- WRITTEN TASK:
Transcribe the records below exactly.

[Spatial question entries]
- - - -

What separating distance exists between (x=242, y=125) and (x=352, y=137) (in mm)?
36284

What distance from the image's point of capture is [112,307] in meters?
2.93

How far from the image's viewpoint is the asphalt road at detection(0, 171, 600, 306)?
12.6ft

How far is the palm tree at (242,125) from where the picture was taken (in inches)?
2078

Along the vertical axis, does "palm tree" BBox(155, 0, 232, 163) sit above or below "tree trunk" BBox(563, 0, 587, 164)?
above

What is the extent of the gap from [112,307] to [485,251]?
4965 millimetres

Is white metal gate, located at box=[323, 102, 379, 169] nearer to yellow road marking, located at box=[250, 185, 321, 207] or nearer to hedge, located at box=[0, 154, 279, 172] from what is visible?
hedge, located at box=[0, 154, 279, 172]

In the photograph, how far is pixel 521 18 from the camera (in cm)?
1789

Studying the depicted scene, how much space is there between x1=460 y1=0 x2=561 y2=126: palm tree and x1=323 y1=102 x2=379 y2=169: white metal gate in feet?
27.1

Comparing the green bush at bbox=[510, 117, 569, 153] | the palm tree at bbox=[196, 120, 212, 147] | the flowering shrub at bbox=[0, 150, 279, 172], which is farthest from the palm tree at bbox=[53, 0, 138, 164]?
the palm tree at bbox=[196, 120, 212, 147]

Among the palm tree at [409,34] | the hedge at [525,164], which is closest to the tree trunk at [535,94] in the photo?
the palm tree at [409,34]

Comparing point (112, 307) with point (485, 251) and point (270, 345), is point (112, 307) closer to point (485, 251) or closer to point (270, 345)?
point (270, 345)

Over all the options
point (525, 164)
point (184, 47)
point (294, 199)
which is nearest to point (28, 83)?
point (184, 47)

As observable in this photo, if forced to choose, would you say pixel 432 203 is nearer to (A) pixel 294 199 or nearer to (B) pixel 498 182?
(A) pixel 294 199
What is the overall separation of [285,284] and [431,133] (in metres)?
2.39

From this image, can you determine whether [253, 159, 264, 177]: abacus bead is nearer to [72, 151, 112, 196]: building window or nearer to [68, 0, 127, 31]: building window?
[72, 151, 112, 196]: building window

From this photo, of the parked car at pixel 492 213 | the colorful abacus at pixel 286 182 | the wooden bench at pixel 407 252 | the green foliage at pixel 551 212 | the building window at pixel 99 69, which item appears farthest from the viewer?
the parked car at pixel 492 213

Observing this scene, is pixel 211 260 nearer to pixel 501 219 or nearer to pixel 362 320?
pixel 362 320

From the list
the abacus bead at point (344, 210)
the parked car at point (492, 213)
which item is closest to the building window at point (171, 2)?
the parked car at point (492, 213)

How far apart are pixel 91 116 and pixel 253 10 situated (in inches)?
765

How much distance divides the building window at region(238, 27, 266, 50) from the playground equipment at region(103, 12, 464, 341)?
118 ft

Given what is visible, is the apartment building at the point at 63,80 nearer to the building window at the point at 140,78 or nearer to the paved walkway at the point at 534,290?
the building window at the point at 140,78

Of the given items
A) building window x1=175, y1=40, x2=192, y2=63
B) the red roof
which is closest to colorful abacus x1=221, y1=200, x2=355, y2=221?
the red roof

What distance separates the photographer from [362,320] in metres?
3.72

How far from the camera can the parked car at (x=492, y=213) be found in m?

- - - -

- ANSWER TO THIS TASK:
What separating distance exists between (x=242, y=125) and (x=352, y=137) (in mm)?
36284

What distance from the image's point of capture is [112,307] in meters?
2.93

How far from the image's viewpoint is the asphalt road at detection(0, 171, 600, 306)?
12.6ft

How far is the palm tree at (242,125) from where the picture was taken (in inches)?
2078

Along the vertical axis, does "palm tree" BBox(155, 0, 232, 163) sit above or below "tree trunk" BBox(563, 0, 587, 164)?
above

What is the extent of the gap from [112,307] to [485,251]?
4965 millimetres

Is white metal gate, located at box=[323, 102, 379, 169] nearer to yellow road marking, located at box=[250, 185, 321, 207] or nearer to hedge, located at box=[0, 154, 279, 172] from what is visible?
hedge, located at box=[0, 154, 279, 172]

In the photograph, how far is pixel 521 18 from the camera (in cm)?
1789

Studying the depicted scene, how much space is there between x1=460 y1=0 x2=561 y2=126: palm tree and x1=323 y1=102 x2=379 y2=169: white metal gate in feet?
27.1

Comparing the green bush at bbox=[510, 117, 569, 153] | the palm tree at bbox=[196, 120, 212, 147] | the flowering shrub at bbox=[0, 150, 279, 172], which is farthest from the palm tree at bbox=[53, 0, 138, 164]?
the palm tree at bbox=[196, 120, 212, 147]

Among the palm tree at [409,34] | the hedge at [525,164], which is closest to the tree trunk at [535,94] in the photo?
the palm tree at [409,34]

Comparing point (112, 307) with point (485, 251) and point (270, 345), is point (112, 307) closer to point (485, 251) or closer to point (270, 345)?
point (270, 345)

Over all the options
point (525, 164)
point (184, 47)
point (294, 199)
which is nearest to point (28, 83)?
point (184, 47)

As observable in this photo, if forced to choose, would you say pixel 432 203 is nearer to (A) pixel 294 199 or nearer to (B) pixel 498 182?
(A) pixel 294 199
What is the overall separation of [285,284] and [431,133] (in metres)?
2.39

From this image, can you determine whether [253, 159, 264, 177]: abacus bead is nearer to [72, 151, 112, 196]: building window or nearer to [68, 0, 127, 31]: building window?
[72, 151, 112, 196]: building window

From this photo, of the parked car at pixel 492 213 | the colorful abacus at pixel 286 182 | the wooden bench at pixel 407 252 | the green foliage at pixel 551 212 | the building window at pixel 99 69, which item appears farthest from the viewer?
the parked car at pixel 492 213

Observing this scene, is pixel 211 260 nearer to pixel 501 219 or nearer to pixel 362 320?
pixel 362 320

From the list
the abacus bead at point (344, 210)
the parked car at point (492, 213)
which item is closest to the building window at point (171, 2)?
the parked car at point (492, 213)

How far apart are pixel 91 116 and pixel 253 10 situated (in inches)?
765

How much distance divides the building window at region(238, 27, 266, 50) from the playground equipment at region(103, 12, 464, 341)?
118 ft

Given what is visible, is the apartment building at the point at 63,80 nearer to the building window at the point at 140,78 or nearer to the paved walkway at the point at 534,290?
the building window at the point at 140,78

Of the given items
A) building window x1=175, y1=40, x2=192, y2=63
B) the red roof
which is closest to colorful abacus x1=221, y1=200, x2=355, y2=221?
the red roof

What distance separates the photographer from [362,320] in metres?
3.72

How far from the camera can the parked car at (x=492, y=213) be found in m?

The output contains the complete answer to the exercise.